# Member of the Month April 2009 - MaidenManiac



## Jezlad (Oct 14, 2006)

MaidenManiac

This month we'd like to award MaidenManiac. He's a helpful poster and is active all over the site, to always seems to make constructive posts and goes out of his way to help people.



> *Real name:* Martin Larsson
> *Heresy Online user name:* MaidenManiac
> *Main Army:* Emperors Children(40k) Vampire Counts(Fantasy)
> *Location:* Borås Sweden
> ...


----------



## DarknessWithin (Jan 4, 2009)

Congrats on this great honour.

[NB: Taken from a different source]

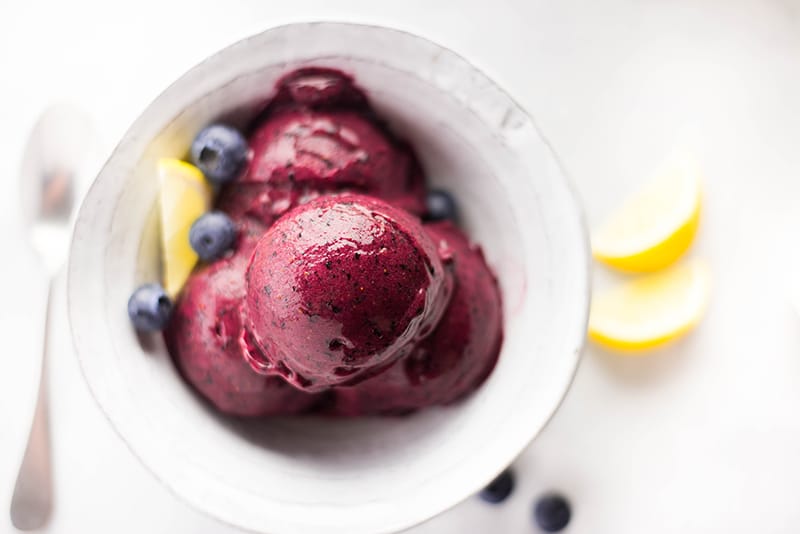 Three scoops of lemon blueberry sorbet, placed in a bowl and garnished with fresh blueberries and thin lemon wedges 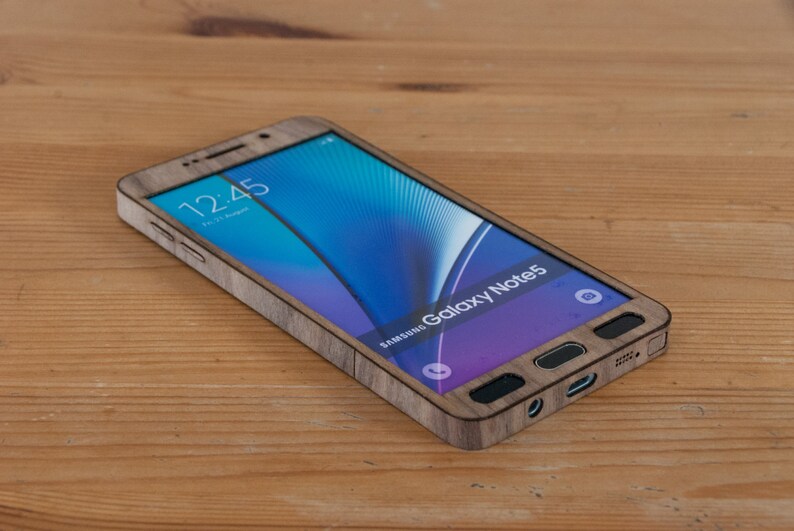 May include: A Samsung Galaxy Note 5 smartphone with a wooden case. The phone is on a wooden surface and the screen shows the time 12:45.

Thanks for everything you've done for this wonderful site. :grin:
DarknessWithin


----------



## when in doubt shoot! (Oct 19, 2008)

Congratulations Maidenmaniac, you're a great asset to the site!


----------



## Zondarian (Nov 17, 2007)

Once again I have been cheated out of my rightful position as memeber of the month. But on a more serious note, Well Done MaidenManiac


----------



## squeek (Jun 8, 2008)

Congratulations MaidenManiac, well deserved!


----------



## MaidenManiac (Oct 2, 2008)

Its really nice to see that ones posts are appreciated. I am honoured!

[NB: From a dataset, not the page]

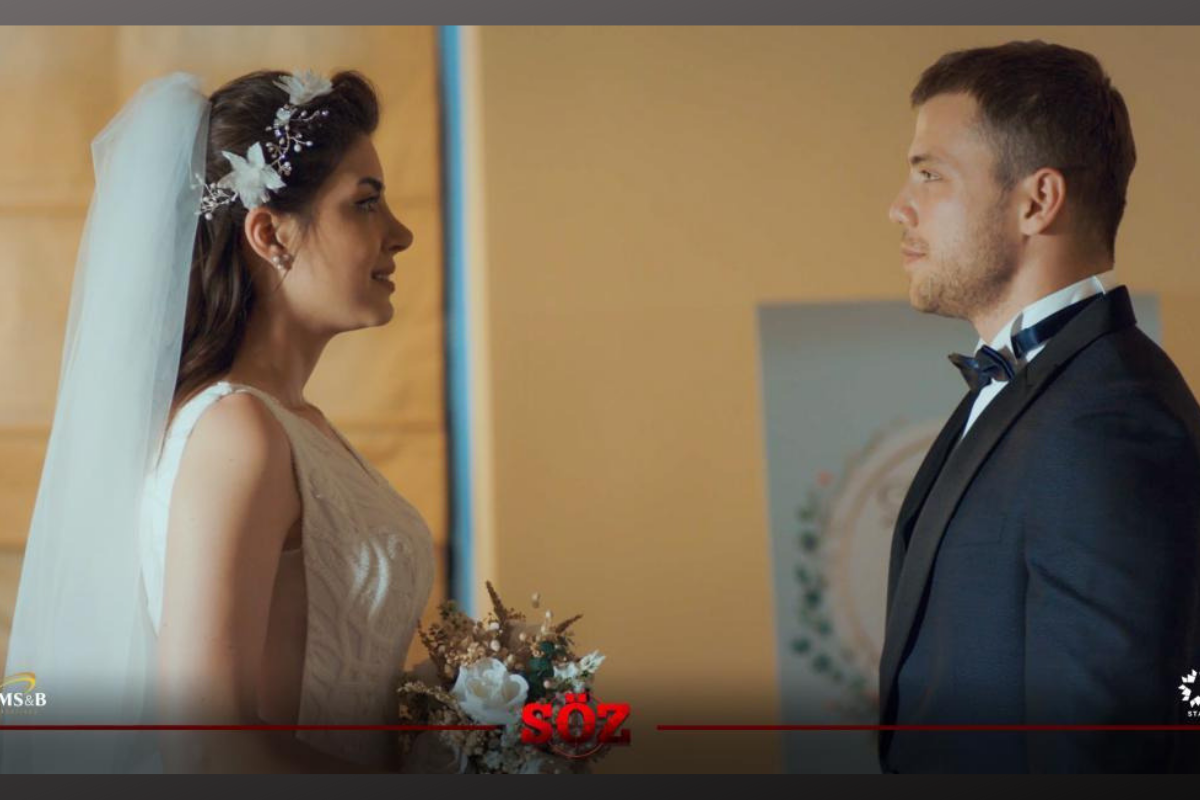 На фото кадр из турецкого сериала "Обещание", в главных ролях Толга Сарыташ и Дениз Байсал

Personally Id like to thank the staff and moderators for keeping this site running as smoothly as it is, you guys and gals are doing a really good job!
Thanks for providing a place where one can spend an hour or so to get by the average days of the week:biggrin:


----------



## keytag33 (Apr 20, 2008)

Congrats MaidenManic well deserved!!!k::so_happy:

As for an NHL team might I suggest the Oilers :wink:


----------



## Red Corsairs (Jun 8, 2008)

Congratulations MaidenManiac! Congratulations indeed for a well deserved award!


----------



## Vaz (Mar 19, 2008)

Bout time you were recognised Maiden  Huge Congrats mate!


----------



## Svartmetall (Jun 16, 2008)

Congratulations! Always nice to see someone who appreciates decent metal


----------



## Dusty's Corner (Aug 25, 2008)

Congratulations dude. Have a cuppa on me.
All the best,
Dusty


----------



## Crimzzen (Jul 9, 2008)

congrats man, well deserved!


----------



## Chaosftw (Oct 20, 2008)

Gratz Maiden!!!

Well deserved! keep up the great work!

Cheers,

Chaosftw


----------



## Syph (Aug 3, 2008)

Well done MM. I always enjoy reading your posts whether in Fantasy or News and Rumours. Thoroughly deserved.


----------



## TattooedGreenMan (Nov 4, 2008)

Congrats Maiden Maniac. Thanks for contributing so much.:clapping:


----------



## Proccor (Apr 20, 2009)

gratz MaidenManias, you definitely deserved this one!


----------



## BDJV (Dec 15, 2008)

Congratulations MaidenManiac!


----------



## MaidenManiac (Oct 2, 2008)

keytag33 said:


> As for an NHL team might I suggest the Oilers :wink:


Haha I should have seen that one coming, maybe not Oilers but some other team

Thanks alot folks:king:


----------



## gwmaniac (Sep 1, 2008)

Congrats, MaidenManiac, you really deserve it! Best of luck to you on being Member of the Year, and keep up the good work!


----------



## bishop5 (Jan 28, 2008)

Maiden! Maiden! Maiden! 

Congrats and well done for having such good taste in music


----------



## Goldinu (Jun 9, 2009)

Congratuations


----------



## MaidenManiac (Oct 2, 2008)

Goldinu said:


> Congratuations


Better late then never, right:wink:

Thanks alot and welcome to Heresy Online! Enjoy your stayk:


----------